CONSIGNE 1 – Dans l'entretien sur le film, recopiez le passage commençant par "Ce n’est pas" et se terminant par "soit avec lui.", en substituant "élus" à "politiciens".
CONSIGNE 2 – D'après l'entretien sur le film, pourquoi les scènes où Jeffrey Dean Morgan parle à sa femme ont-elles été retirées du film ?
CONSIGNE 3 – Résumez l'entretien sur le film en deux phrases.

DOCUMENT SOURCE –
Ce n’est pas venu tout de suite. Au tout début de l’écriture j’avais cette idée qu’on ne voit que les bottes du cowboy ou qu’on ne le voit qu’à distance. Puis, j’ai repensé à l’histoire, et j’ai réalisé que le personnage de Jeffrey était trop important [pour être aussi distant]. Car dans ce film, je voulais parler de la haine, de la xénophobie et du racisme envers les étrangers. Et c’est son personnage qui le représente. Il est vulnérable. Car si vous voyagez aux Etats-Unis, en France ou n’importe où ailleurs, c’est dans les zones les plus pauvres du pays que vous rencontrez des gens pensant réellement ce que les politiciens et les médias leur disent. Ils sont désespérés, et attendent une réponse des hommes politiques, et ces hommes politiques blâment les migrants. [Le personnage de ] Jeffrey représente cela, et donc c’était important que l’on soit avec lui.
Je ne sais pas si vous serez d’accord, mais je vois dans votre film un affrontement entre deux perceptions du rêve américain. Jeffrey Dean Morgan est persuadé de protéger son pays, et celui de Gael qui essaye de retrouver son fils et la vie à l’américaine, vous adhérez à cette vision ?
Le truc, et je reconnais que c’est très triste, c’est que je ne crois pas au rêve américain. On me demande souvent à propos de la fin du film, pourquoi on ne voit pas Gael sain et sauf. Et c’est justement un équilibre qui était difficile à trouver : la balance entre le film de genre où il faut donner au public une sorte de "happy end", en voyant Gael réussir et le message que je voulais pour le film. Le voir réussir envoyait le mauvais message. Que ce soit au Mexique ou en Europe, lorsque les migrants arrivent dans le pays, c’est souvent très dur, et le défi est continuel, donc je ne voulais pas d’une fin "rêve américain".
Nous ne savons rien de la psychologie de ces personnages, mais cela importe peu pour ce film en particulier, étiez-vous plus intéressé par la chasse en elle-même ?
C’est certain. Je ne voulais pas de psychologie pour les personnages, car rien dans le passé du chasseur ne peut justifier ce qu’il accomplit dans le film. Quoiqu’il ait vécu, ses actions sont trop cruelles, donc j’ai préféré que l’action parle d’elle-même. C’est comme dans Irréversible de Gaspar Noé : le personnage qui viole Monica Bellucci est impardonnable, quoi qui lui soit arrivé précédemment. Pourtant, j’ai filmé des scènes avec Jeffrey Dean Morgan où il parle à sa femme, où j’explicitais sa psychologie, mais j’ai fait cela plus pour Jeffrey que pour le film, c’est pour ça qu’on les a enlevée du film. C’était pour aider Jeffrey à comprendre son personnage. Car même s’il n’a aucun dialogue, il fallait qu’il soit vrai à l’écran, que ses émotions soient puissantes. C’est pour cela que mes deux scènes préférées avec Jeffrey sont d’abord celle où il revient au truck après avoir tiré sur les migrants et qu’il est émotionnellement perturbé, et ensuite celle où il implore Gael de ne pas l’abandonner. Il a peur, et ça nous rappelle qu’il est humain. Si l’on avait fait un film d’horreur, je ne pense pas que l’on aurait fait la même chose.

EXTRAIT DE DONNÉES –
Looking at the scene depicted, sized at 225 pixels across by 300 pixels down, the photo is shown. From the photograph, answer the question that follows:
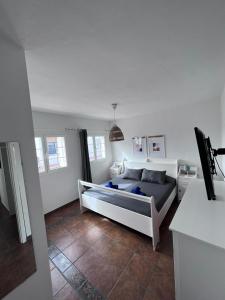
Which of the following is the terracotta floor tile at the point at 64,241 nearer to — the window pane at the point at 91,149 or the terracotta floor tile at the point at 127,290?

RÉPONSE ATTENDUE 1 –
Ce n’est pas venu tout de suite. Au tout début de l’écriture j’avais cette idée qu’on ne voit que les bottes du cowboy ou qu’on ne le voit qu’à distance. Puis, j’ai repensé à l’histoire, et j’ai réalisé que le personnage de Jeffrey était trop important [pour être aussi distant]. Car dans ce film, je voulais parler de la haine, de la xénophobie et du racisme envers les étrangers. Et c’est son personnage qui le représente. Il est vulnérable. Car si vous voyagez aux Etats-Unis, en France ou n’importe où ailleurs, c’est dans les zones les plus pauvres du pays que vous rencontrez des gens pensant réellement ce que les élus et les médias leur disent. Ils sont désespérés, et attendent une réponse des hommes politiques, et ces hommes politiques blâment les migrants. [Le personnage de ] Jeffrey représente cela, et donc c’était important que l’on soit avec lui.

RÉPONSE ATTENDUE 2 – Elles avaient été tournées plus pour Jeffrey que pour le film, afin de l'aider à comprendre son personnage.

RÉPONSE ATTENDUE 3 – La personne interrogée explique avoir voulu que le public soit aux côtés de Jeffrey, dont le personnage représente la haine et la xénophobie envers les étrangers, et avoir écarté une fin heureuse parce qu'elle ne croit pas au rêve américain. Elle a aussi refusé de donner une psychologie aux personnages, jugeant les actes du chasseur injustifiables, et a retiré du film les scènes tournées seulement pour aider Jeffrey Dean Morgan à comprendre son rôle.